In the recent period, a series of measures aimed at administrative relief for the economy have also been implemented, which refers to the abolition of administrative obligations and the digitalization of services that the state provides to entrepreneurs. So far, based on three action plans – from 2018, 2019, and 2020 – the implementation of 390 measures has relieved the economy by 252.8 million euros. The new Action Plan for 2024 and 2025 was adopted by the government in March this year and is focused on areas of special importance for the economy such as tax policy, tourism, the pension system, agriculture, and transport, and is financially larger than all three previous action plans combined. A total of 103 relief measures are planned, which will relieve the economy by an additional 364 million euros by the end of 2025. The project Fiscalization 2.0 is particularly highlighted as one of the measures that will significantly contribute to this relief. This project will expand the obligation to record invoices in the Tax Administration system to invoices issued in the economy (B2B), i.e., to cashless business, thereby reducing the number and enabling the pre-filling of prescribed forms.

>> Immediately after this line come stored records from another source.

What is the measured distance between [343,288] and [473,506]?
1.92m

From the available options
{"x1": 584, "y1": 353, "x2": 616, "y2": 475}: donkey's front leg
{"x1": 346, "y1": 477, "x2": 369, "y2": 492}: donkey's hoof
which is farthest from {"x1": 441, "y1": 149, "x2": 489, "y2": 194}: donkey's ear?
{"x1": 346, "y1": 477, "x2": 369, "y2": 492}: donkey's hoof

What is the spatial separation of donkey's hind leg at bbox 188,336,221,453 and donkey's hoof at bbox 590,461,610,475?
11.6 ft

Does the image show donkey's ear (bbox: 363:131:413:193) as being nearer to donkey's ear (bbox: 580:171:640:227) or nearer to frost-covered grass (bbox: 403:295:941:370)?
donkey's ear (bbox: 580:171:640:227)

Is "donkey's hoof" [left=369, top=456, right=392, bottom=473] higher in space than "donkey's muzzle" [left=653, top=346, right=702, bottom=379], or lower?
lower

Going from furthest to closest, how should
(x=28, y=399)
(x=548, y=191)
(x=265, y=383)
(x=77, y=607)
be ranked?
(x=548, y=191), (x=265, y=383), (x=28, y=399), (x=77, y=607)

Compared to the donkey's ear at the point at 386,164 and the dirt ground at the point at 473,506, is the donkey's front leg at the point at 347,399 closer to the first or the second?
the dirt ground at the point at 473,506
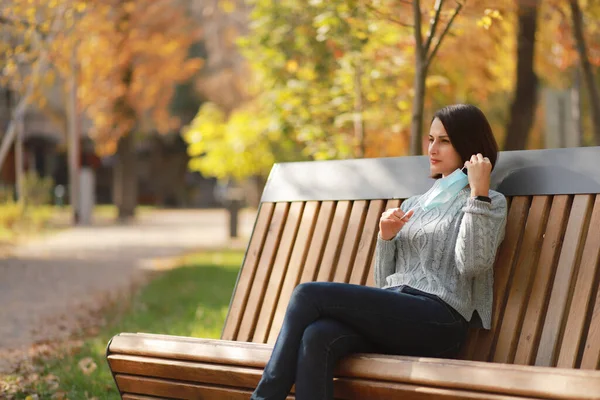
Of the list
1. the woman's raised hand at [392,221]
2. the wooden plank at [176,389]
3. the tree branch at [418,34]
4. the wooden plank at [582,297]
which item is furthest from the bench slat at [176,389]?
the tree branch at [418,34]

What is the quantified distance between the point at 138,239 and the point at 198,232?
115 inches

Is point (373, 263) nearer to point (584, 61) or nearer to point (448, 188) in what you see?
point (448, 188)

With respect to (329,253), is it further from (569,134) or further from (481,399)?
(569,134)

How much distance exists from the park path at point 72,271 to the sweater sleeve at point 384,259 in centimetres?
308

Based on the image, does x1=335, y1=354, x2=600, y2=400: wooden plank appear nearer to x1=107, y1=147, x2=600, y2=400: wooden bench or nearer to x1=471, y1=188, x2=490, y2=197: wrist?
x1=107, y1=147, x2=600, y2=400: wooden bench

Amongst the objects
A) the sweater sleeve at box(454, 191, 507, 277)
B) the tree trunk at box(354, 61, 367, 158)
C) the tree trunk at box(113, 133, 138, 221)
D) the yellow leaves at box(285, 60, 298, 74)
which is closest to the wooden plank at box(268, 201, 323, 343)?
the sweater sleeve at box(454, 191, 507, 277)

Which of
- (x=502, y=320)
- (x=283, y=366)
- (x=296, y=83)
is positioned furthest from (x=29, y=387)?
(x=296, y=83)

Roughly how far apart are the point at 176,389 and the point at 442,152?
1.40 m

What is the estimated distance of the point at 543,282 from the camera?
A: 3699 millimetres

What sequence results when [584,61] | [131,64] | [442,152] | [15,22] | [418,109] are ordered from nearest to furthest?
[442,152]
[418,109]
[15,22]
[584,61]
[131,64]

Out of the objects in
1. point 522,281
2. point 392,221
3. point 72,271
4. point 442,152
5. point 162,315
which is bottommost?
point 72,271

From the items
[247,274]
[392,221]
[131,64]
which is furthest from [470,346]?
[131,64]

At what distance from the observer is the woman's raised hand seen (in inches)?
151

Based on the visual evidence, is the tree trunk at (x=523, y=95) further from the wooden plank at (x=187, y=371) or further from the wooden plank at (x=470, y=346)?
the wooden plank at (x=187, y=371)
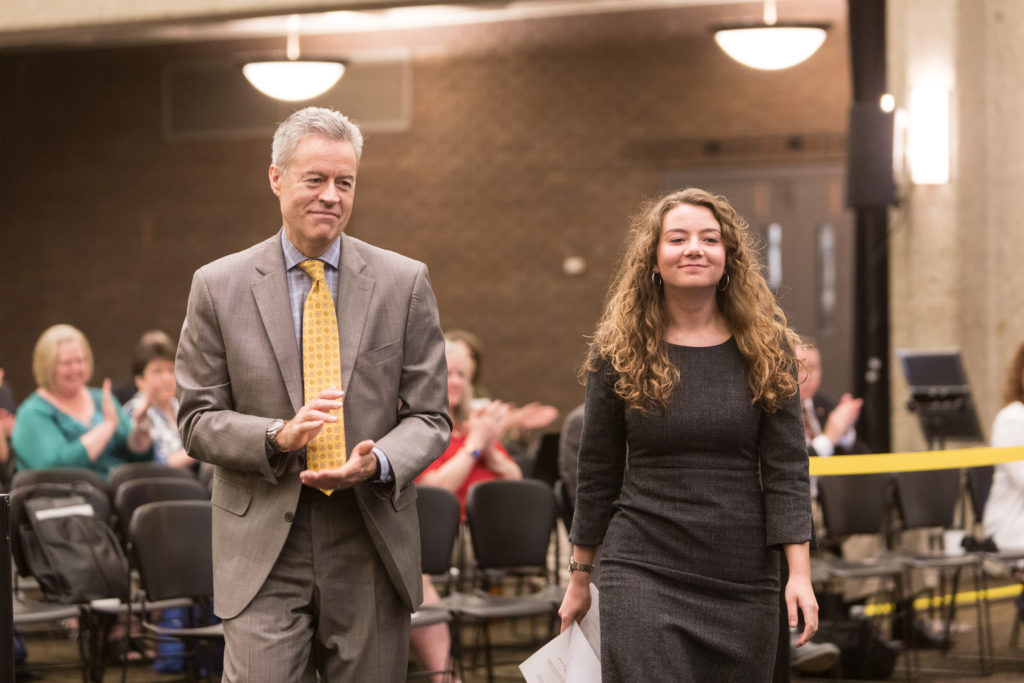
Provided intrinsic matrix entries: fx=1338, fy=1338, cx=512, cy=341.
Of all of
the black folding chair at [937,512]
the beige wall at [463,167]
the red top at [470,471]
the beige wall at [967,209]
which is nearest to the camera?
the red top at [470,471]

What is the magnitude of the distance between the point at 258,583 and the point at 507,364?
10.6m

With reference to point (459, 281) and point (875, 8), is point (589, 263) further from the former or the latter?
point (875, 8)

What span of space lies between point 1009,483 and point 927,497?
1.46ft

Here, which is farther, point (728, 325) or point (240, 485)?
point (728, 325)

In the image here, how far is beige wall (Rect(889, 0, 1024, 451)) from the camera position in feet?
27.6

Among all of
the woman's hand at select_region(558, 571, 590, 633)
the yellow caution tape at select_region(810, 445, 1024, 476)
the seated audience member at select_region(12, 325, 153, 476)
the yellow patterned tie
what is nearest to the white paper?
the woman's hand at select_region(558, 571, 590, 633)

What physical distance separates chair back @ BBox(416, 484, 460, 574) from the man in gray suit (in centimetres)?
253

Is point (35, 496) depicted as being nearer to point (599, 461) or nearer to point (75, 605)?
point (75, 605)

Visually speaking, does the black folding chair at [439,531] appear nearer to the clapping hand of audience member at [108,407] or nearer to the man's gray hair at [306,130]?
the clapping hand of audience member at [108,407]

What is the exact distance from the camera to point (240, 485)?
8.86 feet

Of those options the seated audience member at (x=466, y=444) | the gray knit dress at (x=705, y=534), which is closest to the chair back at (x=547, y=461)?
the seated audience member at (x=466, y=444)

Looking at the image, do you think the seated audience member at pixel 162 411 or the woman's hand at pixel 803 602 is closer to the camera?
the woman's hand at pixel 803 602

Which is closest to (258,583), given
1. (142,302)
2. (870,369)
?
(870,369)

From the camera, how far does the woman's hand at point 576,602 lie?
2918mm
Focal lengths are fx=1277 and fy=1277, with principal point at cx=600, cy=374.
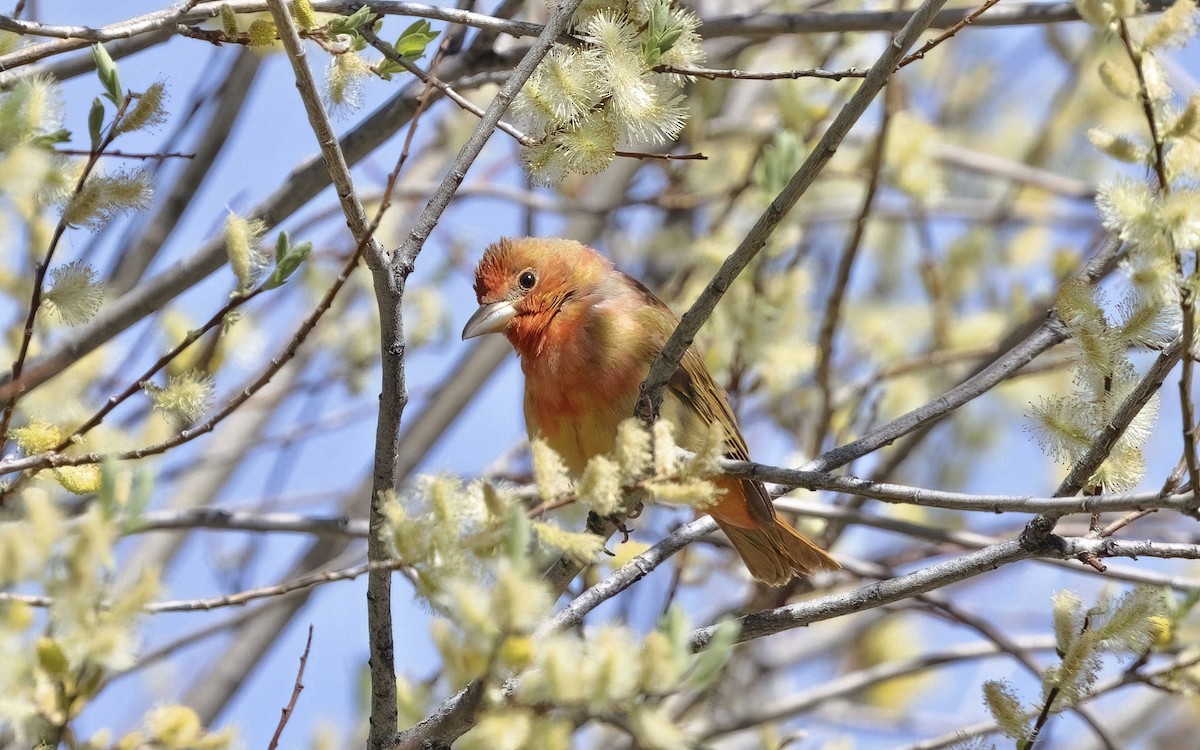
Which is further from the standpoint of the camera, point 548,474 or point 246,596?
point 246,596

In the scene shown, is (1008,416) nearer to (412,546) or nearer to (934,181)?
(934,181)

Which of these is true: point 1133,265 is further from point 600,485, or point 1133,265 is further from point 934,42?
point 600,485

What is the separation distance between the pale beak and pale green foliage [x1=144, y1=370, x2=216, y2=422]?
2044mm

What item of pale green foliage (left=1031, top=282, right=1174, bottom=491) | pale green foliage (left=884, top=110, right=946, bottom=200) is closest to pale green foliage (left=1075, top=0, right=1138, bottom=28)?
pale green foliage (left=1031, top=282, right=1174, bottom=491)

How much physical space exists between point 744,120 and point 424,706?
14.4ft

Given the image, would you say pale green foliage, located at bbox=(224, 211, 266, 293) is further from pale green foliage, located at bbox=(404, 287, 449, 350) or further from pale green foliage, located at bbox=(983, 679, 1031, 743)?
pale green foliage, located at bbox=(404, 287, 449, 350)

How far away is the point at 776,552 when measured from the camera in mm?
4805

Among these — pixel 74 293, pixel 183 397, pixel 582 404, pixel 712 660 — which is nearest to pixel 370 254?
pixel 183 397

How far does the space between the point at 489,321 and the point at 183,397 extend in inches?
85.7

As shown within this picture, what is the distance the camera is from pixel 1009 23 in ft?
13.4

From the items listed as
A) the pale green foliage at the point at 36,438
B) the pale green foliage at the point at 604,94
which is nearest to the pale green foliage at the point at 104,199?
the pale green foliage at the point at 36,438

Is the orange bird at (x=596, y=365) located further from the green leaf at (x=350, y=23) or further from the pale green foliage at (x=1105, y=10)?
the pale green foliage at (x=1105, y=10)

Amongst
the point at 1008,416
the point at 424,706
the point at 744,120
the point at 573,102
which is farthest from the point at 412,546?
the point at 1008,416

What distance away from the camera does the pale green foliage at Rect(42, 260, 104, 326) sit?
2.79m
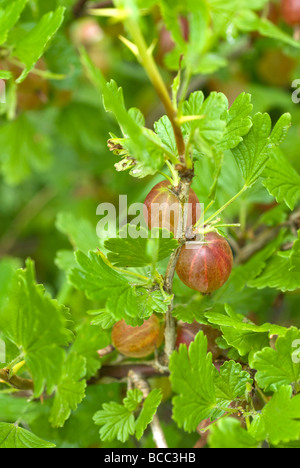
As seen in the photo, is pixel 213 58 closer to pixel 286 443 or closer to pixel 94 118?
pixel 286 443

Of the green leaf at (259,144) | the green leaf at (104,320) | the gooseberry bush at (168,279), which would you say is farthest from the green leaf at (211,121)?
the green leaf at (104,320)

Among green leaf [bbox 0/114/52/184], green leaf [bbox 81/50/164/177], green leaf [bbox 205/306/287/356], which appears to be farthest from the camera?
green leaf [bbox 0/114/52/184]

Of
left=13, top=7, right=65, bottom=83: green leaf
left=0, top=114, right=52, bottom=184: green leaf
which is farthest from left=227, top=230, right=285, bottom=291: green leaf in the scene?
left=0, top=114, right=52, bottom=184: green leaf

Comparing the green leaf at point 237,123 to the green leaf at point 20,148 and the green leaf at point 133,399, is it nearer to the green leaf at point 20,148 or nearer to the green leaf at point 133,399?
the green leaf at point 133,399

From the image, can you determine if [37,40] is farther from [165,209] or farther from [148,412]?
[148,412]

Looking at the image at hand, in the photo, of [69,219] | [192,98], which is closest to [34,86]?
[69,219]

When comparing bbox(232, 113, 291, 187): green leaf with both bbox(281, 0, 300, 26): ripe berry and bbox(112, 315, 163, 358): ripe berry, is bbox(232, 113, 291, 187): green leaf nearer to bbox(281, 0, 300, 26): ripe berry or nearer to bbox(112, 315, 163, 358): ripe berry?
bbox(112, 315, 163, 358): ripe berry
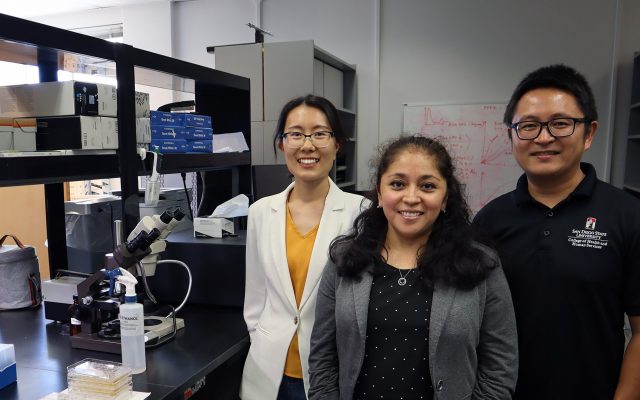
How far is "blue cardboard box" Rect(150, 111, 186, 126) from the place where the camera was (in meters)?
1.65

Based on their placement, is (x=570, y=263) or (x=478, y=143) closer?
(x=570, y=263)

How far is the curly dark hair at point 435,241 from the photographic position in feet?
3.52

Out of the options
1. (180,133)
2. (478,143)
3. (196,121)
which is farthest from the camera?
(478,143)

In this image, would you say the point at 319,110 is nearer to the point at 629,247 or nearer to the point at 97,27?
the point at 629,247

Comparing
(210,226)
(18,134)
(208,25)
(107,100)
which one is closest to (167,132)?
(107,100)

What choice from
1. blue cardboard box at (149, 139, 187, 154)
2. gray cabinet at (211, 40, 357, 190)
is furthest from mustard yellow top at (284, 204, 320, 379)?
gray cabinet at (211, 40, 357, 190)

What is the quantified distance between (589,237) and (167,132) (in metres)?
1.39

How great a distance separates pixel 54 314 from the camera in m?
1.61

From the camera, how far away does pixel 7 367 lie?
1.17 m

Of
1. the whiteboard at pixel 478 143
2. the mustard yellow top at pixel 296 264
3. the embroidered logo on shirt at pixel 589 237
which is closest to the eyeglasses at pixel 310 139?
the mustard yellow top at pixel 296 264

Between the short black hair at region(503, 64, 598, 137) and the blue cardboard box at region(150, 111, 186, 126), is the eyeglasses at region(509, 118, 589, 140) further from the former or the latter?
the blue cardboard box at region(150, 111, 186, 126)

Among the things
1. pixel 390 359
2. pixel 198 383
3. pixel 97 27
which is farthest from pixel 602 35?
pixel 97 27

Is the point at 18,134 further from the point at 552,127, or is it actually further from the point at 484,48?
the point at 484,48

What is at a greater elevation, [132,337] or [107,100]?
[107,100]
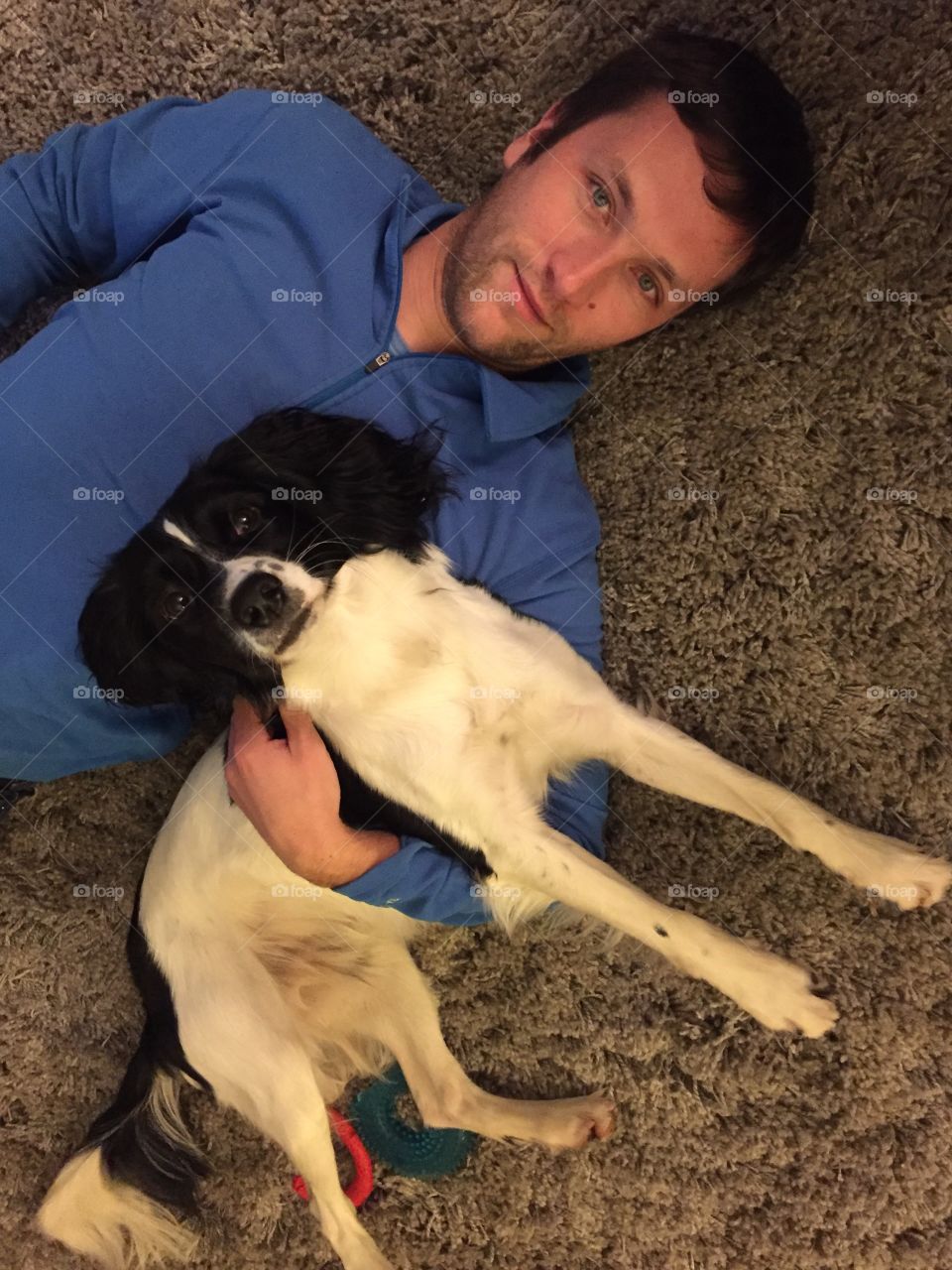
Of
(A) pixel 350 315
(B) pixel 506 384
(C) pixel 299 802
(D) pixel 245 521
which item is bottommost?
(C) pixel 299 802

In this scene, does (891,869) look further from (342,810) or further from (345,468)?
(345,468)

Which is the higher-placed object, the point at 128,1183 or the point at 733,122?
the point at 733,122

What does a better rating bring?

Realistically, all the achievements based on which the A level credit rating was achieved have significantly increased the country’s reputation in the domestic and international financial environment, which will positively affect the operations of all economic entities. A high level of credit rating is a guarantee of security for all foreign and domestic investors, which will contribute to the growth of investments, production, exports, as well as further growth in employment and wages. Strong GDP growth, budget discipline, and accelerated implementation of reforms and investments, supported by European funds, remain the backbone of government policy in the upcoming period. The increase in the rating is also recognition for the entire state administration, as well as for entrepreneurs and citizens, and a significant incentive for the government to continue implementing reforms and economic policies that will contribute to further strengthening the competitiveness of the economy and the standard of living for citizens.